Temiloluwa Adeniyi believes that engineers that bring diverse perspectives to the table can solve real world problems. She uses her own background, as a Nigerian-American from an immigrant family, as an example.
“If a group is all from the same background working on a problem, you may not get diverse perspectives. If you grow up or work in a diverse environment, you may become more empathetic to observing the environment around you,” says Adeniyi.
That viewpoint has been important for her journey as a company founder.
The Georgia Tech graduate focused her master degree studies on medical devices after studying biomedical engineering as an undergraduate. While researching a project, she came across the impact pneumonia has on children not only abroad, but here in the U.S. The illness is the single largest infectious cause of death in children worldwide, according to the World Health Organization. It costs around $109 million per year to diagnose and treat.
“That’s when I started thinking about, what can we do for people that don’t have access to infrastructure or smartphones. The product needed to be something that could serve affluent communities and low-income communities here in the U.S. but also work abroad,” she explains.
That’s how Nopneu came to life. The actual device is a rapid diagnostic test to identify pneumonia with easy-to-read, color-coded results.
Doctors currently diagnose pneumonia through chest x-ray after ruling out other possible culprits — symptoms often look and sound just like the flu. Those x-ray machines are not readily available in all hospitals or smaller, rural clinics.
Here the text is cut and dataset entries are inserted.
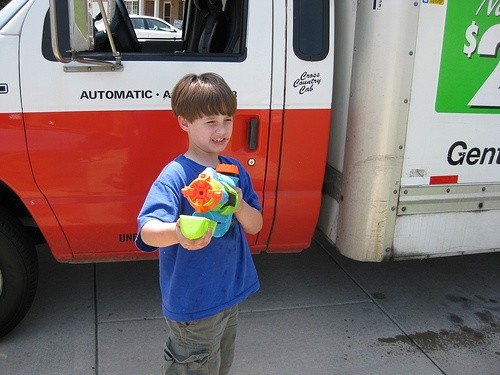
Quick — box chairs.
[194,0,225,54]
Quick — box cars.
[97,13,183,42]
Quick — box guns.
[180,162,241,239]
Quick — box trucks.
[0,0,500,339]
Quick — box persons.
[128,71,265,374]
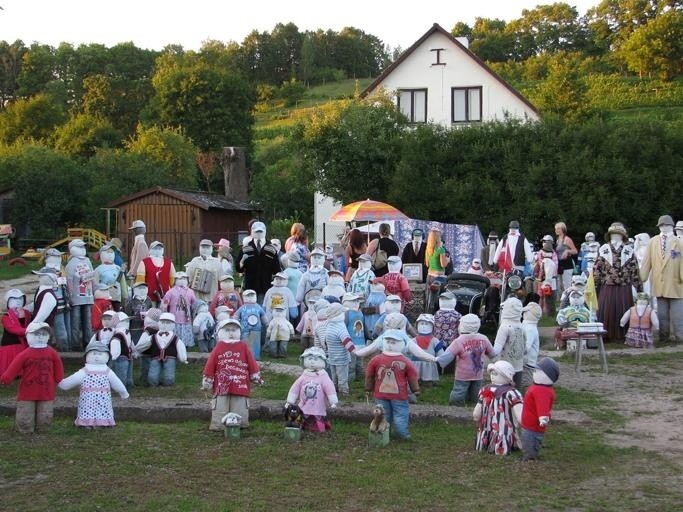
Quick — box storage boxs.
[576,322,604,332]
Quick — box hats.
[508,220,520,228]
[487,231,499,238]
[355,254,371,260]
[673,219,683,230]
[251,221,268,233]
[149,240,164,248]
[342,291,365,303]
[634,292,650,304]
[328,269,344,277]
[309,249,325,256]
[602,221,629,241]
[500,297,522,319]
[5,270,292,363]
[214,237,230,248]
[313,299,330,313]
[525,357,560,382]
[29,235,123,275]
[368,275,388,288]
[415,313,435,329]
[300,347,327,360]
[385,294,401,302]
[308,296,320,303]
[386,255,400,262]
[125,219,145,230]
[567,286,585,297]
[289,251,300,262]
[326,302,349,319]
[439,289,456,299]
[654,214,675,227]
[541,230,601,263]
[199,239,213,247]
[521,302,542,319]
[412,229,424,239]
[458,313,480,334]
[487,360,516,384]
[471,259,482,267]
[382,328,408,347]
[571,274,586,286]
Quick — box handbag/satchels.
[370,242,389,272]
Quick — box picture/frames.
[402,263,422,281]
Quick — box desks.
[574,330,608,373]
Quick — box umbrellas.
[323,198,410,246]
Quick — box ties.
[660,235,668,258]
[256,240,262,252]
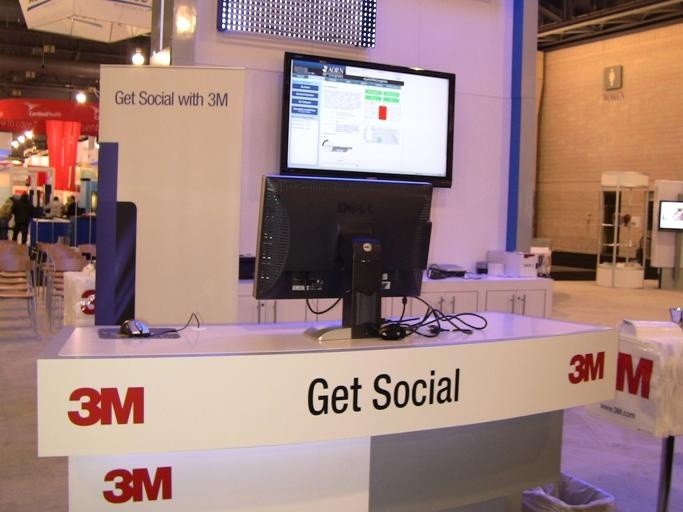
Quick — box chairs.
[0,241,96,332]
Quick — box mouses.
[121,320,150,337]
[379,324,401,339]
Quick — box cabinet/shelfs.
[595,171,650,289]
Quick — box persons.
[0,195,16,240]
[67,196,78,218]
[12,193,34,244]
[46,197,63,218]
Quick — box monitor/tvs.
[280,52,455,188]
[657,200,683,231]
[253,174,433,343]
Doctors also must wait until there’s enough fluid buildup in the lungs to see it in the x-ray, which means it usually takes a few days to receive test results for a diagnosis.
With Nopneu’s diagnostic test, doctors can test for pneumonia from anywhere. After collecting the sample, the test’s color change will take place if the target bio marker of pneumonia is present.
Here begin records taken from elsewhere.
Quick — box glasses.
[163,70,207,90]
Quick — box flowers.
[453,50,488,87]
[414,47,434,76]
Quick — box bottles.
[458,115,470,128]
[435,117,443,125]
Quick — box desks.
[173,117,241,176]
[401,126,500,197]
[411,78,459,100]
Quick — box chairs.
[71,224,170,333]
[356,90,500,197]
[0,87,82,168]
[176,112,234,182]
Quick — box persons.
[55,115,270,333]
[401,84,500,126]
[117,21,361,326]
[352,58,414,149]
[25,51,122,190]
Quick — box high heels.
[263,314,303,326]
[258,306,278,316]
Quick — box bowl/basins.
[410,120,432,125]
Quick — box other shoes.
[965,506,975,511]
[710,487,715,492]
“The goal is just to be able to diagnose it faster so you can start treatment,” says Adeniyi. The primary target user is children under the age of five.
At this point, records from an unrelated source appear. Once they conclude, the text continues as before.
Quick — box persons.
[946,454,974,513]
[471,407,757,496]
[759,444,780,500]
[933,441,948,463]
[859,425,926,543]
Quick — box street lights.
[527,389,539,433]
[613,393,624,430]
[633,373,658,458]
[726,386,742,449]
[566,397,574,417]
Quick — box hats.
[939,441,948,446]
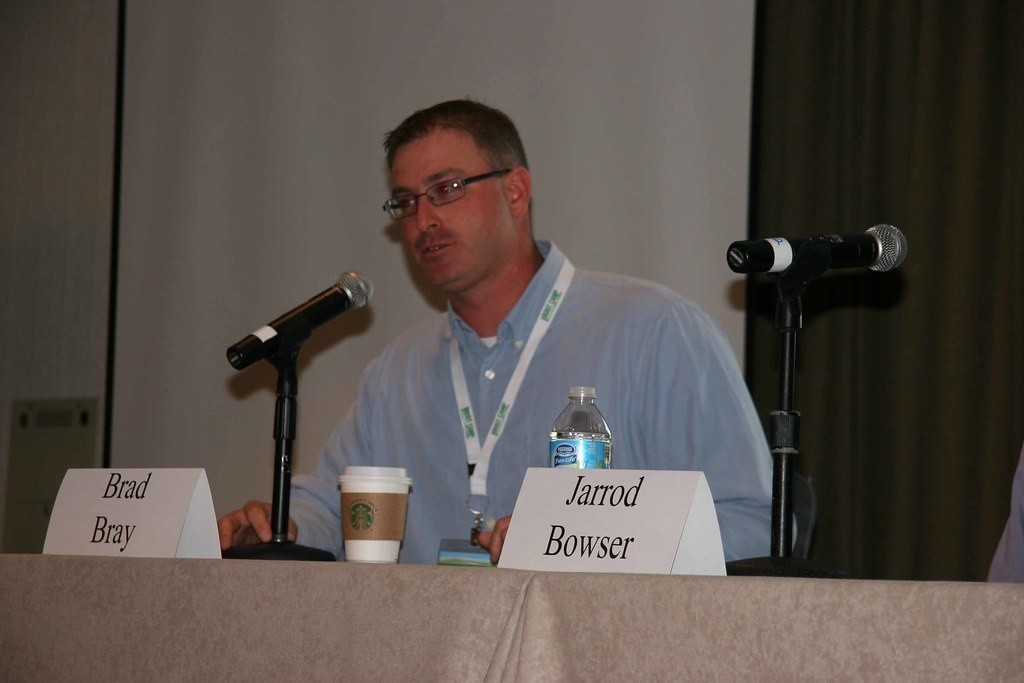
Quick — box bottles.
[548,386,612,470]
This past April, Adeniyi’s pitch won Georgia Tech’s Ideas to Serve competition, which awards entrepreneurs with solutions to social, economic and environmental challenges.
Adeniyi says the resources and mentorship provided by Georgia Tech’s programs have been invaluable to helping the technical founder get on top of the business side of a startup. “There are basic business things that you don’t usually learn while studying engineering.”
“They say it takes a village to raise a baby, but also to grow a mature company. There’s no founder out there who succeeds without having a community of entrepreneurs and people who were supporting him or her,” she says.
Nopneu’s first test product is slated to launch in early 2019, under a B2B model that targets non-profits, government agencies and medical professionals with existing pneumonia initiatives. She recently met with the FDA to go over the final regulatory and quality control details.
Her team, including a pulmonologist that works as an advisor, are finishing up the last details and focusing on finding strategic partnerships with non-profits to grow their presence in the field.